Technique is a means to capture what you want. It is possible to get a great shot by happenstance, capturing a moment, or a particular shadow or light. That is fine.
But put yourself in a different context. You are at a location where something is happening, it is happening once and you want to capture it. Happenstance won't cut it.
I see the cold perfect shots as well. I appreciate the skill involved, knowing how difficult it is to master them. But I've also seen warm perfect shots as well, where the photographer captured something that elicits a feeling. A master photographer can through technique paint a photo that expresses what he wants to express. That photographer couldn't do it without having excellent working knowledge of light, the digital sensor characteristics, a very good lens, and repeated use of all his gear so it is second nature; that is what allows him to express.
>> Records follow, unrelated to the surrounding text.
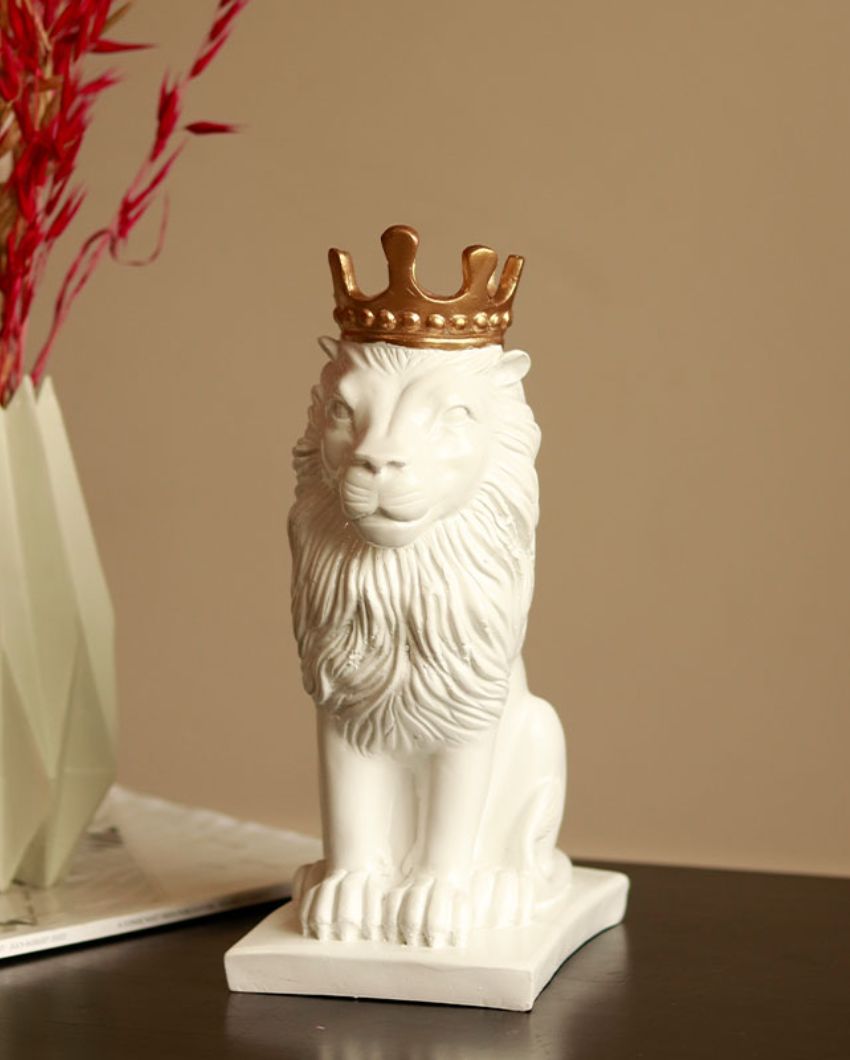 Resin Lion King Decor | 9 x 5 x 15 inches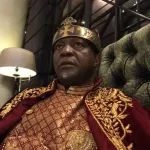 les-tetes-couronnees-d-afrique-en-colere-condamnent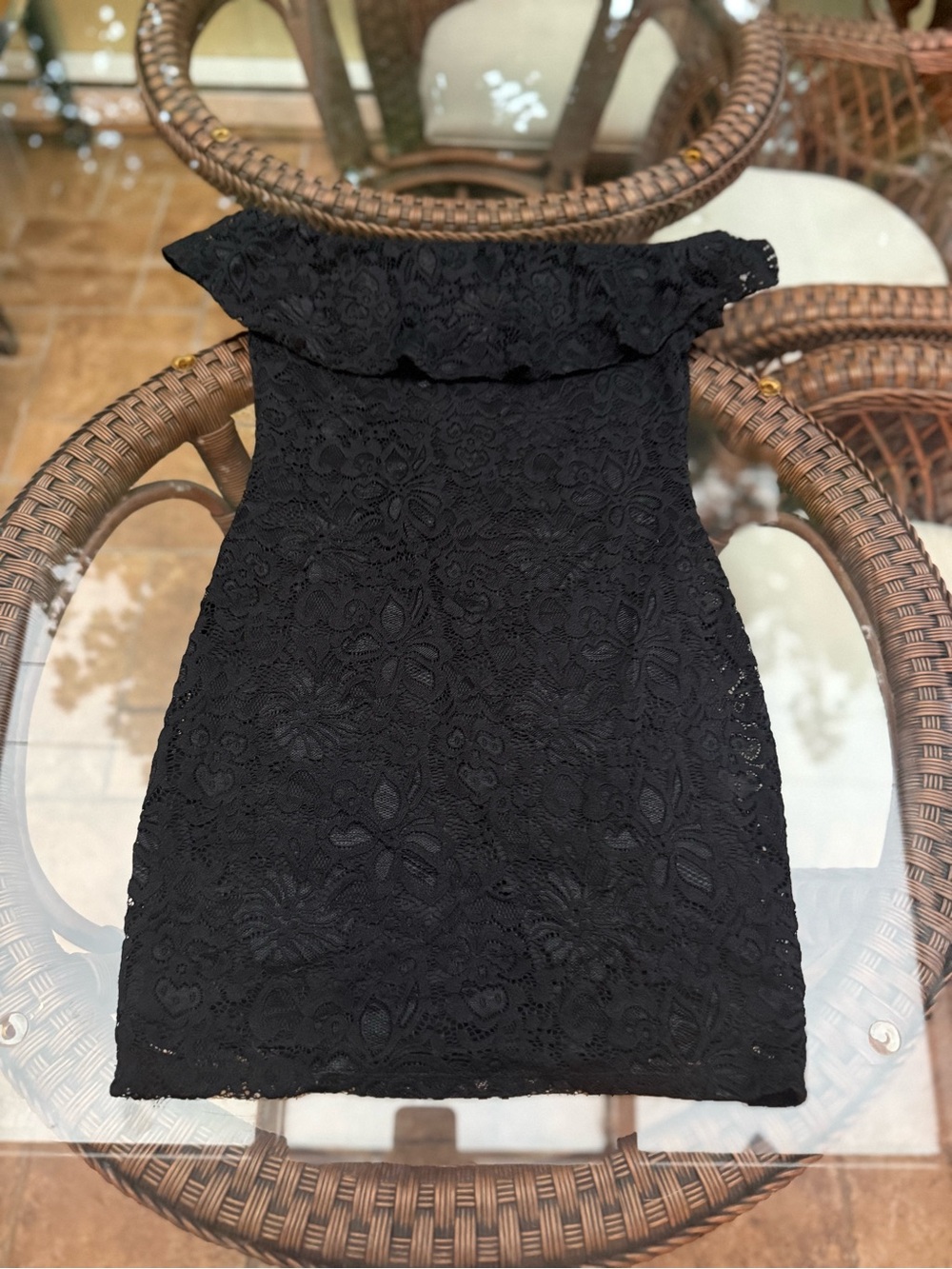 Off-Shoulder Black Lace Bodycon Dress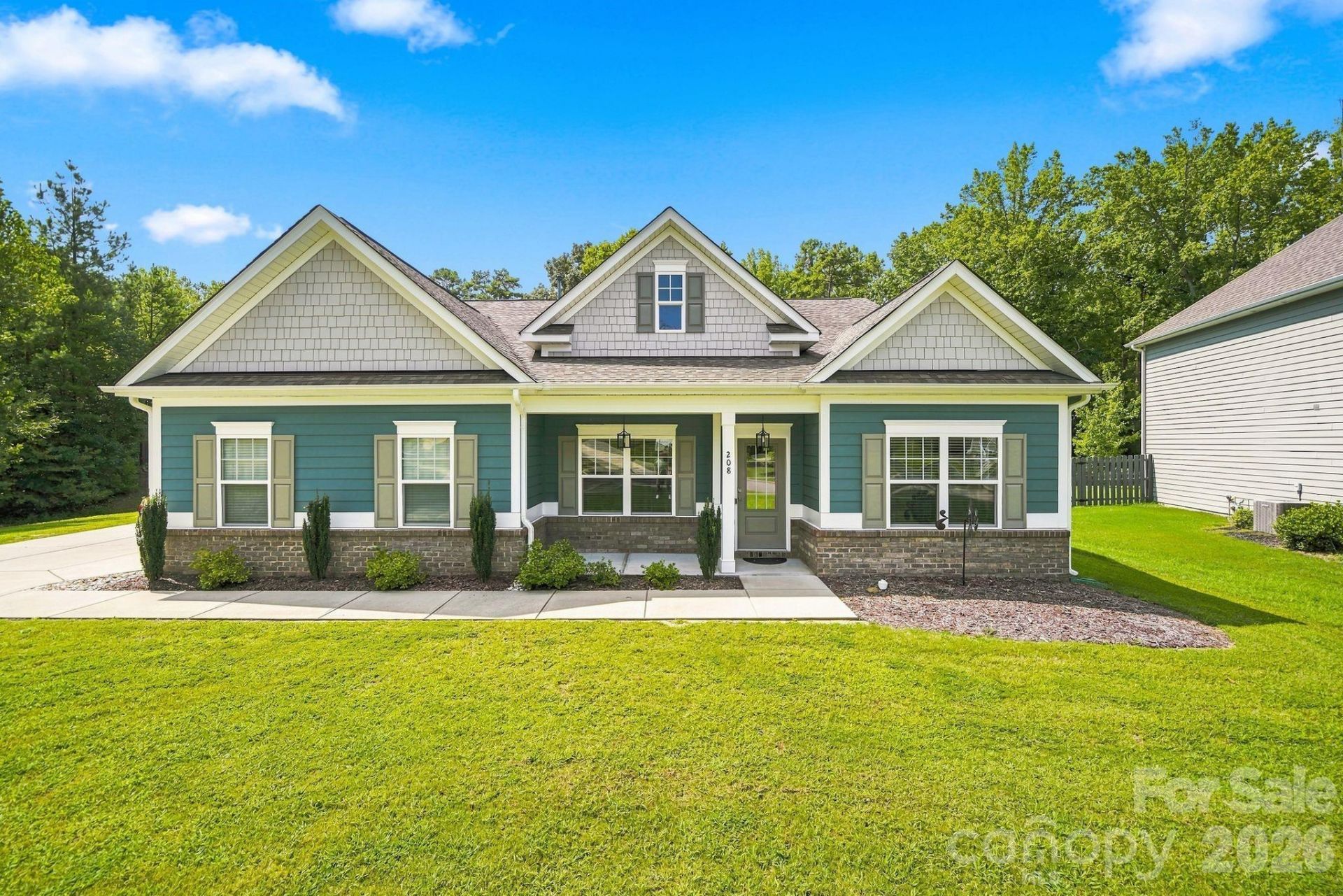 208 Clauser Road S, Mount Holly, NC 28120 Main Photo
It isn't an or situation. It is an AND situation. Technique, excellent gear, lots of lighting stuff and the like allows a photographer in a wide array of circumstances elicit a feeling. That stuff in someone else's hands will produce a cold perfect image of nothing.
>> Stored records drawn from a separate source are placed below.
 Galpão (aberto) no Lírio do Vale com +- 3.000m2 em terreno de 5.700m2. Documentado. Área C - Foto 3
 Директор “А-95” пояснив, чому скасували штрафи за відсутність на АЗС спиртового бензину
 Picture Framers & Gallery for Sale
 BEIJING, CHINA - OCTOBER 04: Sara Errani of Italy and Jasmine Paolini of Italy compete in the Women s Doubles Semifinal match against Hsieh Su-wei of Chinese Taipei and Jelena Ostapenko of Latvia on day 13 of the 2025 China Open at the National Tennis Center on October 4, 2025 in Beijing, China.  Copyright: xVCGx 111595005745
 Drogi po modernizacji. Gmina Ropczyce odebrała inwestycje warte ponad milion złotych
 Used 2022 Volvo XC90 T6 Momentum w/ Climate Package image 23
In my world, equipment and hard learned technique is the only thing that allows me to get anything reasonable. Something like this. It was a long ways away, light was low, handheld and I had one chance. Bad technique, a shorter lens or slower lens, inadequate autofocus, inadequate post processing, indeed any number of things would have made this an interesting shot instead of one that catches your breath. And yes that is a common reaction to it.